Vaglio got steadily worse. After his daughter contacted ship personnel, it took 20 minutes to get a wheelchair to take him from their cabin back to the infirmary. Then there was another delay while credit card information was obtained. Finally, four hours after the accident and suffering from internal bleeding in his skull, Vaglio was examined by the ship’s doctor and sent to a hospital in Bermuda.
“By that time, Vaglio’s life was beyond saving,” the appeals judges wrote. He was airlifted to a hospital in Mineola, New York, where he died a week later.
It’s not clear whether the 11th Circuit will reconsider its ruling, which conflicts with other circuits’ decisions and could ultimately wind up in the U.S. Supreme Court.

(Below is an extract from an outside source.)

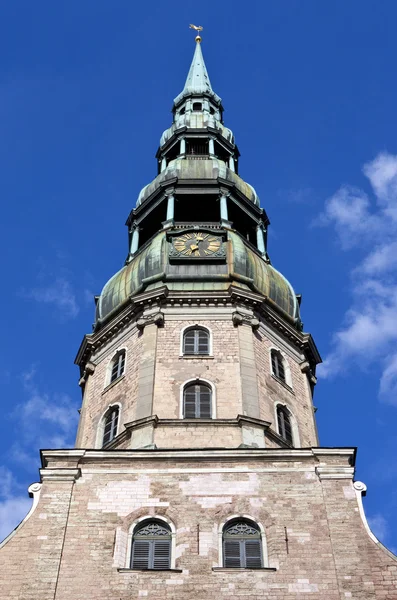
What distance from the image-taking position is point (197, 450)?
27.2 metres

Robert Peltz, a veteran Miami maritime lawyer, said if the decision stands, the key for medical malpractice lawsuits to succeed will be proving the cruise lines control their medical staffs, that they aren’t independent contractors.
There’s ample evidence of that control in the modern cruise industry. The Cruise Lines International Association, for example, requires members to have medical staff aboard all ships around the clock. The organization has developed guidelines and policies for cruise lines to maintain high-standard medical care, said spokeswoman Elinore Boeke.
“Cruise ships go to great lengths to keep passengers healthy and well,” she said.
Still, Royal Caribbean said it is unfair, for purposes of a lawsuit, to compare cruise ships to an onshore medical center with numerous specialists and access to lab work and test equipment.
“Cruise ships are still not floating hospitals,” their lawyers wrote.
For now, the 11th Circuit’s ruling would merely give Pasquale Vaglio’s relatives a chance to prove their claims that the “Explorer of the Seas” medical staff was negligent in his August 2011 death. Unless Royal Caribbean offers a settlement, the Vaglios will have to convince a Miami jury they deserve damages — but Joseph Vaglio said money isn’t the only motivation.
“They were getting away with this for a long time and it’s time for it to stop,” he said. “My dad was the nicest guy in the world. When he left early it was kind of weird. It took a lot of years away from me.”